(Source document)
Former municipal borough in Middlesex, England

Wembley was an urban district and later a municipal borough in Middlesex, England from 1894 to 1965.

==History==
Wembley Urban District was created by the Local Government Act 1894 from part of the existing Hendon Rural Sanitary District, and originally consisted of two civil parishes: Kingsbury and Wembley (formed from the Alperton, south Kenton, Preston, Sudbury, North Wembley, and Wembley areas of the parish of Harrow on the Hill). The urban district council had twelve councillors: nine elected for Wembley parish and three for Kingsbury.

In 1900 Kingsbury was constituted a separate urban district, and Wembley UD was reduced to nine councillors. In 1927 the urban district was divided into six wards: Alperton, Sudbury, Kenton, Wembley Central, Wembley Hill, and Wembley Park. The number of councillors was increased to 21.

In 1934 a county review order reorganised the county districts of Middlesex, and Kingsbury Urban District was absorbed by Wembley UD. The enlarged Wembley Urban District had 12 wards. Of these, eight came from the area of the former Wembley UD (Alperton, Kenton, Tokyngton, Preston, Sudbury, Sudbury Court, Wembley Central, Wembley Park), and four from that of Kingsbury UD (Chalkhill, Fryent, The Hyde, and Roe Green).
(End Source document)
(Provided records)
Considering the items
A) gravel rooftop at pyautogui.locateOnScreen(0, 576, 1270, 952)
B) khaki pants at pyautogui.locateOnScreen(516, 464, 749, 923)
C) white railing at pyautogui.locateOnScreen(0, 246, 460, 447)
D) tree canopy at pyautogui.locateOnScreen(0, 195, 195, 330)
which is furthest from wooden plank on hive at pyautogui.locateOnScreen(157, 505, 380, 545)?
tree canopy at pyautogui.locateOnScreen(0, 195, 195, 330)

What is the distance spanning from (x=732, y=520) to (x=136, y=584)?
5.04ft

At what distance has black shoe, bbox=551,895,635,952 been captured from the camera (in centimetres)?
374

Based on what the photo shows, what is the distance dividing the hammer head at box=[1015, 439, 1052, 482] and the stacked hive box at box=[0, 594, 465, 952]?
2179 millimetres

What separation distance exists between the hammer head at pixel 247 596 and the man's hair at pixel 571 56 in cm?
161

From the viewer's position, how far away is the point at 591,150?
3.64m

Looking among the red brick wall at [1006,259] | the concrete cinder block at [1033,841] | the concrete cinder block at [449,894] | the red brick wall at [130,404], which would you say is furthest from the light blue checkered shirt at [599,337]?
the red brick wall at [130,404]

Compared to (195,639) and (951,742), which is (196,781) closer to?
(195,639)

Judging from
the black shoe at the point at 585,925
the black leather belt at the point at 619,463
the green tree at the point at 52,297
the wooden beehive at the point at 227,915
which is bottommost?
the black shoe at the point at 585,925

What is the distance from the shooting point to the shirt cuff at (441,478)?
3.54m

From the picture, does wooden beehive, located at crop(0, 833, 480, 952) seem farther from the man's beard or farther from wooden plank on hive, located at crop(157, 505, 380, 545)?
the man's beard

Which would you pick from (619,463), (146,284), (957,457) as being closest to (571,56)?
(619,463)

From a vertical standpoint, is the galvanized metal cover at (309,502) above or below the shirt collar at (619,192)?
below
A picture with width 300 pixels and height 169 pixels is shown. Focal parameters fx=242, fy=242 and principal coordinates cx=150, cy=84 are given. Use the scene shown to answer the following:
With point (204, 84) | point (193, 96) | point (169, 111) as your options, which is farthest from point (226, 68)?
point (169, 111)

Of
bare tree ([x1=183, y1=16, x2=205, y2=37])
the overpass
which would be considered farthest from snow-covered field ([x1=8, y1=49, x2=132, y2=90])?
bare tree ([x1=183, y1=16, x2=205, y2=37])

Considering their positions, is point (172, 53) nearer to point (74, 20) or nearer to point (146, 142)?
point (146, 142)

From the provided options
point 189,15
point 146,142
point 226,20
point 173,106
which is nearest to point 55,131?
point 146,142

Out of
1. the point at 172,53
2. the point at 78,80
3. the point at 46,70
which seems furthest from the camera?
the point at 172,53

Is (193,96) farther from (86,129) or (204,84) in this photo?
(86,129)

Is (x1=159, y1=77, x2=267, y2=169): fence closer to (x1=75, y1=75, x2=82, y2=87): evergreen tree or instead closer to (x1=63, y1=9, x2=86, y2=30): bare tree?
(End Provided records)
Exercise requirements:
(A) From the Wembley passage, reproduce the text between "Wembley was an" and "three for Kingsbury.", inclusive.
(B) According to the Wembley passage, how many councillors did the urban district council have after the 1927 division into wards?
(C) Condense the paragraph of the Wembley passage that begins "In 1934 a county review order" into a short bulleted list that keeps its main facts.

Results in order:
(A)
Wembley was an urban district and later a municipal borough in Middlesex, England from 1894 to 1965.

==History==
Wembley Urban District was created by the Local Government Act 1894 from part of the existing Hendon Rural Sanitary District, and originally consisted of two civil parishes: Kingsbury and Wembley (formed from the Alperton, south Kenton, Preston, Sudbury, North Wembley, and Wembley areas of the parish of Harrow on the Hill). The urban district council had twelve councillors: nine elected for Wembley parish and three for Kingsbury.

(B) 21

(C)
- 1934: a county review order reorganized the county districts of Middlesex.
- Kingsbury Urban District was absorbed by Wembley UD.
- The enlarged Wembley Urban District had 12 wards.
- Eight wards came from the former Wembley UD: Alperton, Kenton, Tokyngton, Preston, Sudbury, Sudbury Court, Wembley Central, Wembley Park.
- Four wards came from the former Kingsbury UD: Chalkhill, Fryent, The Hyde, Roe Green.